I like routine, I like having a schedule and a plan and maybe even a back-up plan. At home I was an administrator which means being organised and prepared. I have never worked in a less organised environment than I do currently and it has made me more relaxed, perhaps even a little laid back. I have a new saying ‘This is Vietnam’, this saying works for me in a number of situations for example; my bus is 35 minutes late ‘this is Vietnam’, the kids for my nursery class are 20 minutes late for their lesson ‘this is Vietnam’, you have to teach a new class of 3-4 year olds tomorrow morning from a certain page with no time to prepare ‘hey, this is Vietnam’. I have had a leak in my bedroom ceiling for 4 months, in fact, I now have stalactites (or is it stalagmites?) getting gradually larger from my ceiling and I have been told that they can not fix the problem until it is dry! ‘This is Vietnam’. I can pop downstairs to get something to eat and end up testing a bunch of new students to place them in a grade.

What I have come to realise is that I can take a breath and get on with it, I mean what is the worst that can happen, I am lucky enough to be in a beautiful country with great people, doing something I enjoy; at times, things are frustrating but it is not, as I mentioned earlier, ‘the end of the world’.

3. I prefer teaching teenagers and adults.

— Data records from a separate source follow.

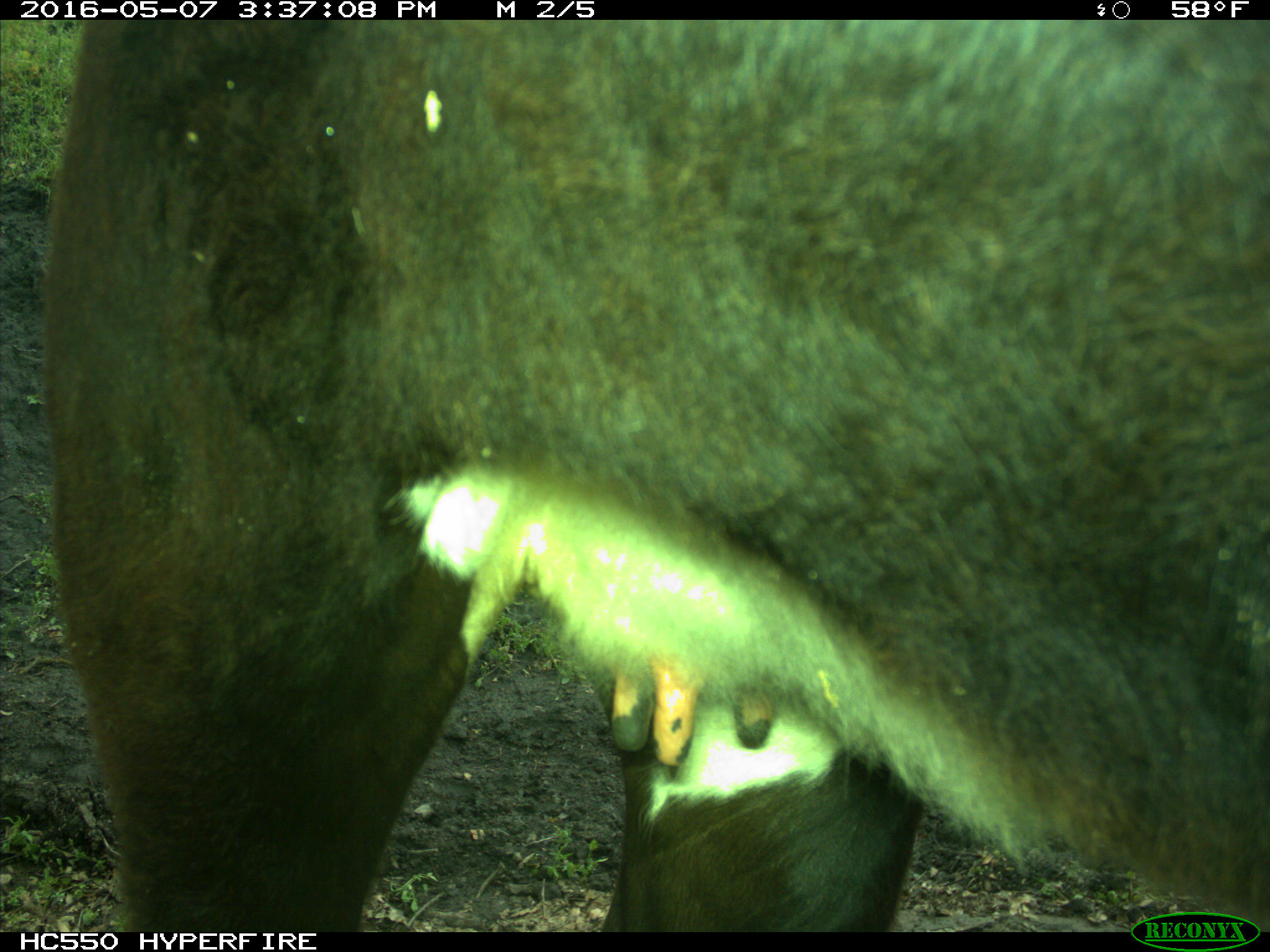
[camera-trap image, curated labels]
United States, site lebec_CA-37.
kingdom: Animalia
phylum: Chordata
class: Mammalia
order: Artiodactyla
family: Bovidae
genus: Bos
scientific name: Bos taurus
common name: domestic cow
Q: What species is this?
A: Bos taurus (domestic cow).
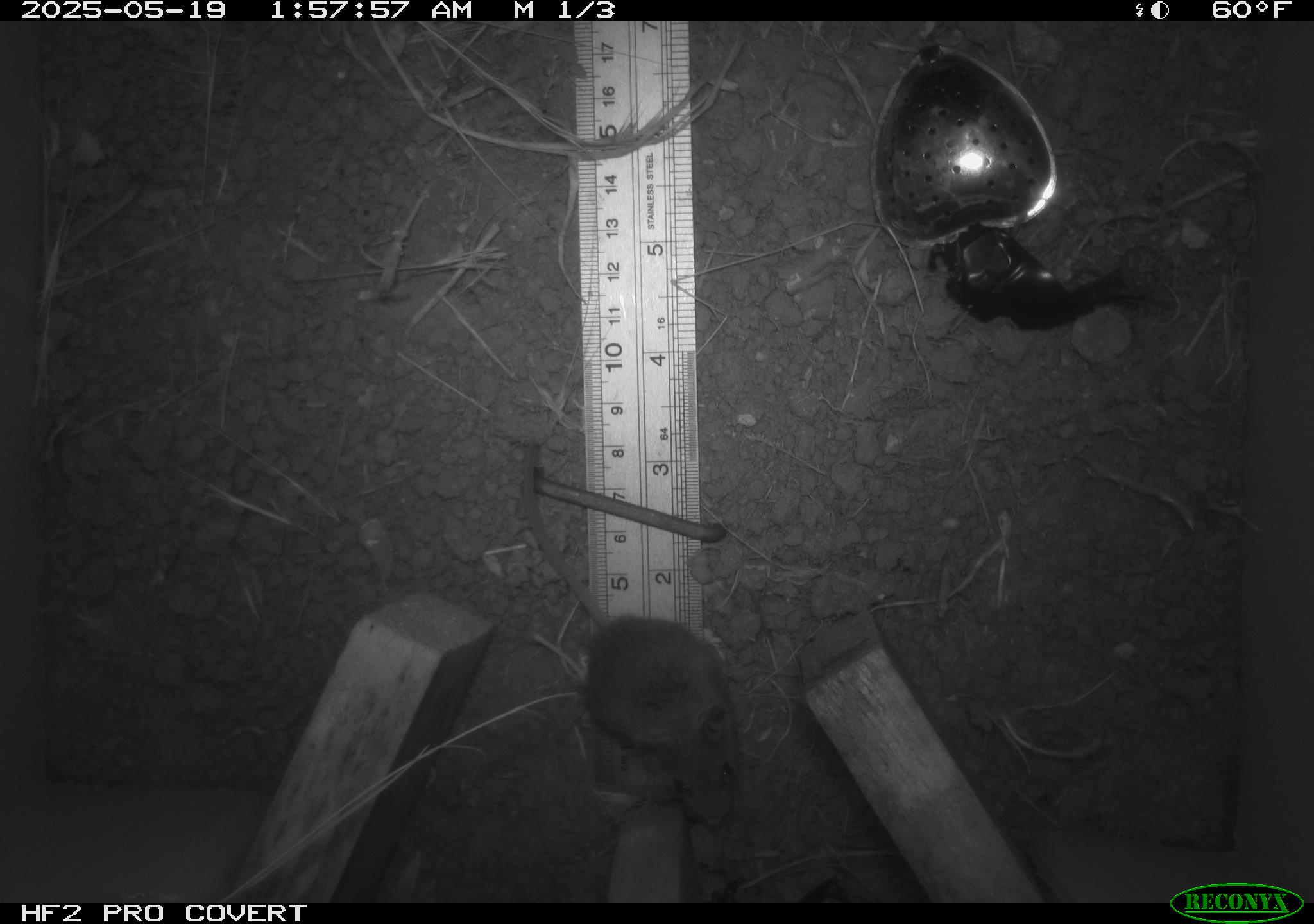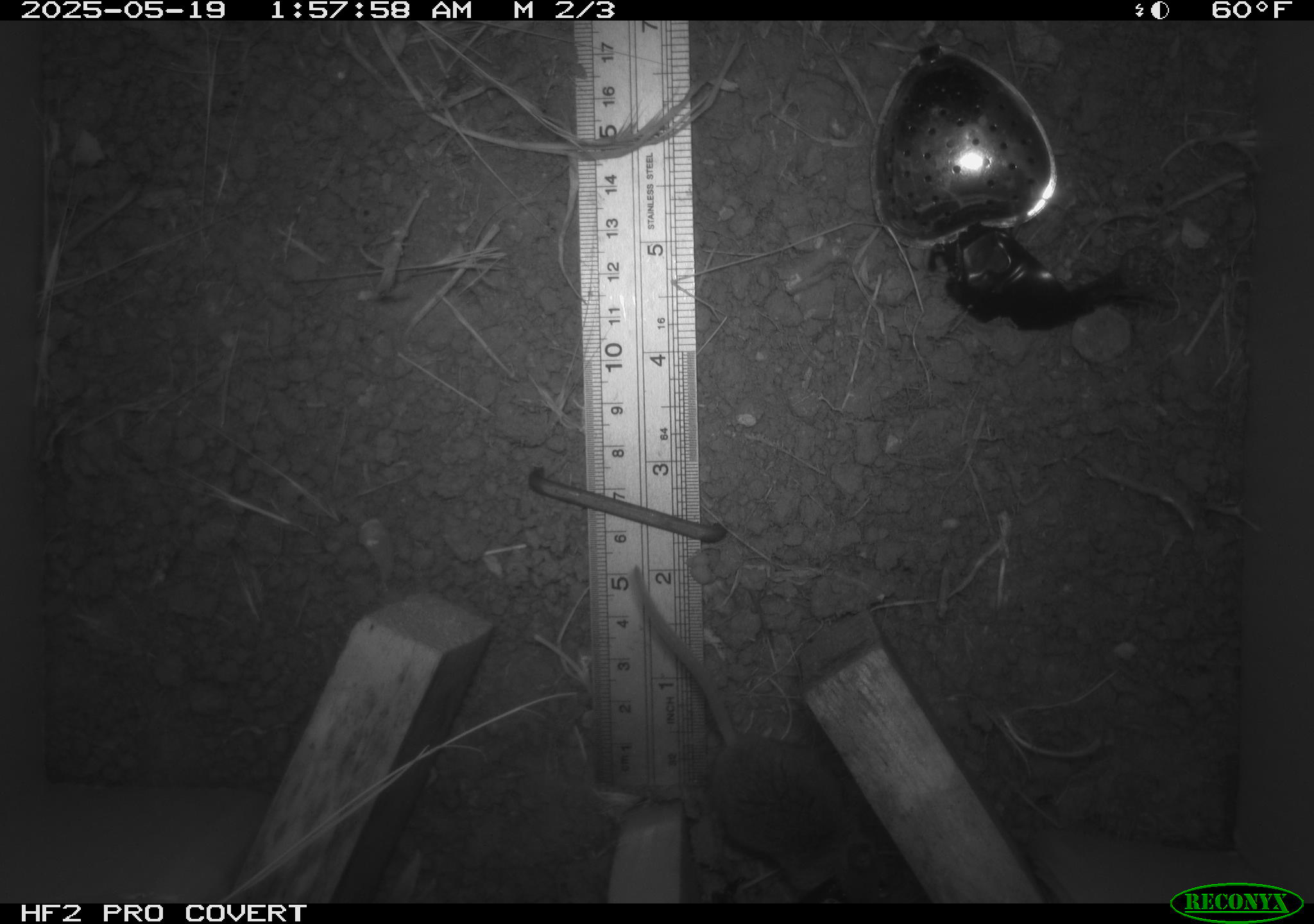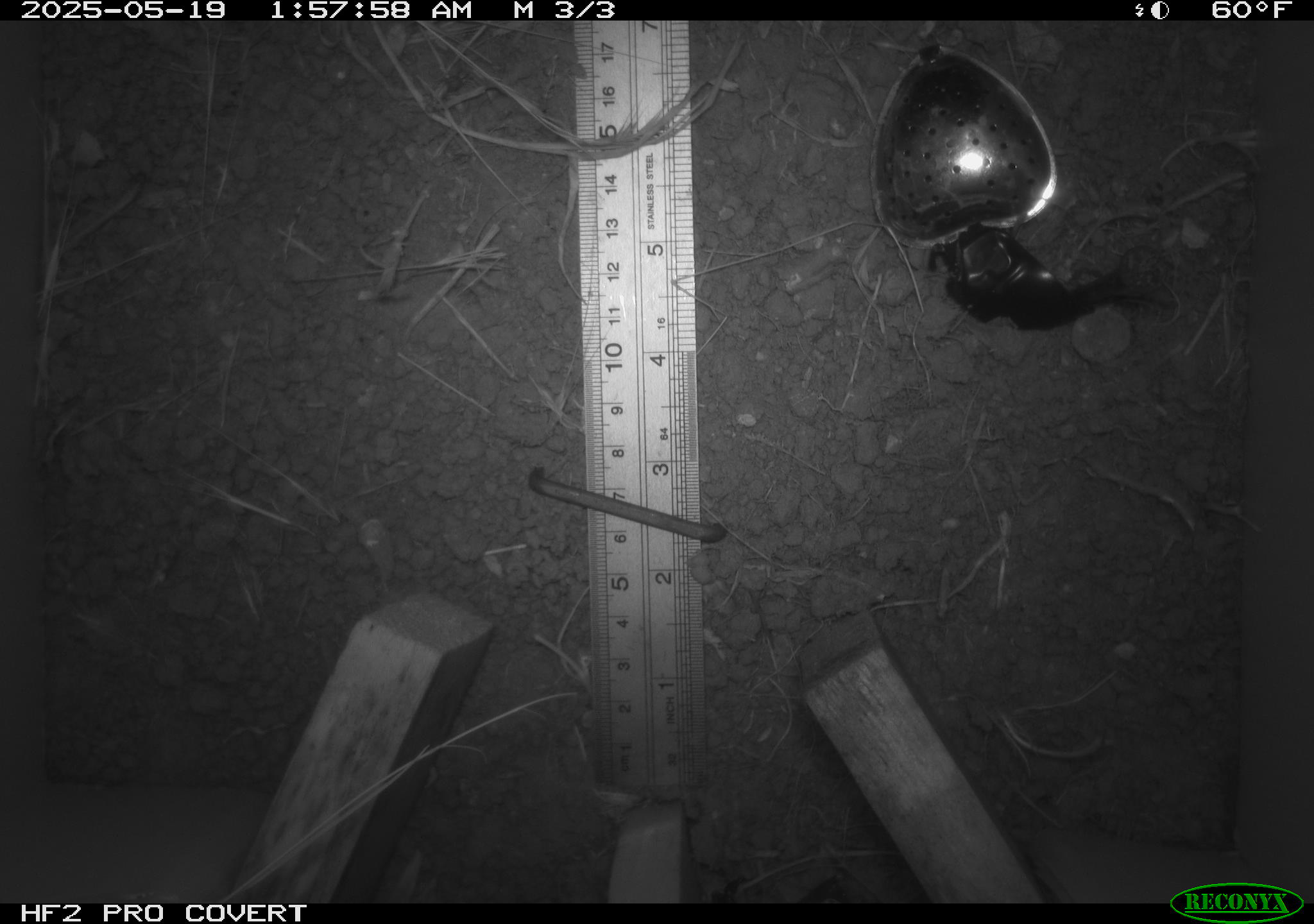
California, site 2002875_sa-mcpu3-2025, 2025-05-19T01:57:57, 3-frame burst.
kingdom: Animalia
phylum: Chordata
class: Mammalia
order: Rodentia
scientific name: Rodentia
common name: mouse species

This has greatly surprised me as I had always thought that I wanted to teach little kids, perhaps it is different because I am in a different country but teenagers are so much more interesting. The teenagers I teach though often loud and messing about, often want to talk about my life experience or share information about Vietnam, it has been most interesting/useful when a national holiday is approaching so I can ask then about the traditions. They have given me lots of tips about places to visit in Vietnam, most advise me to go to Sapa for the mountain and Danang for the food and the beaches. My adult students invite me for dinner and this is lovely as we get to know more about each other and they have the opportunity to practice their English. I think having discussions and having an opportunity to talk about real life helps them feel more confident with their English speaking and more comfortable with making mistakes and being corrected, which means they can improve faster. I also find that these age groups are easier to teach as they really want to learn and I feel a real sense of achievement when working with them.

Also, I have a real thirst for knowledge and I want to find out as much as I can about the culture, traditions and what life is like from the Vietnamese/Chinese point of view. I like being able to share information about me, my country and my experience. I enjoy the ability to share with older kids and adults and have discussions on topics that they find interesting. I have an Education degree and for me this is potentially a huge discovery for my future!

I have learned a lot about myself, things that are helping me adapt to this new way of life and things that I hope will help me be a better and more fulfilled person in the future. Some of these things I could not have discovered without moving to a developing country. This adventure that I am having is wonderful and I would recommend it to anyone.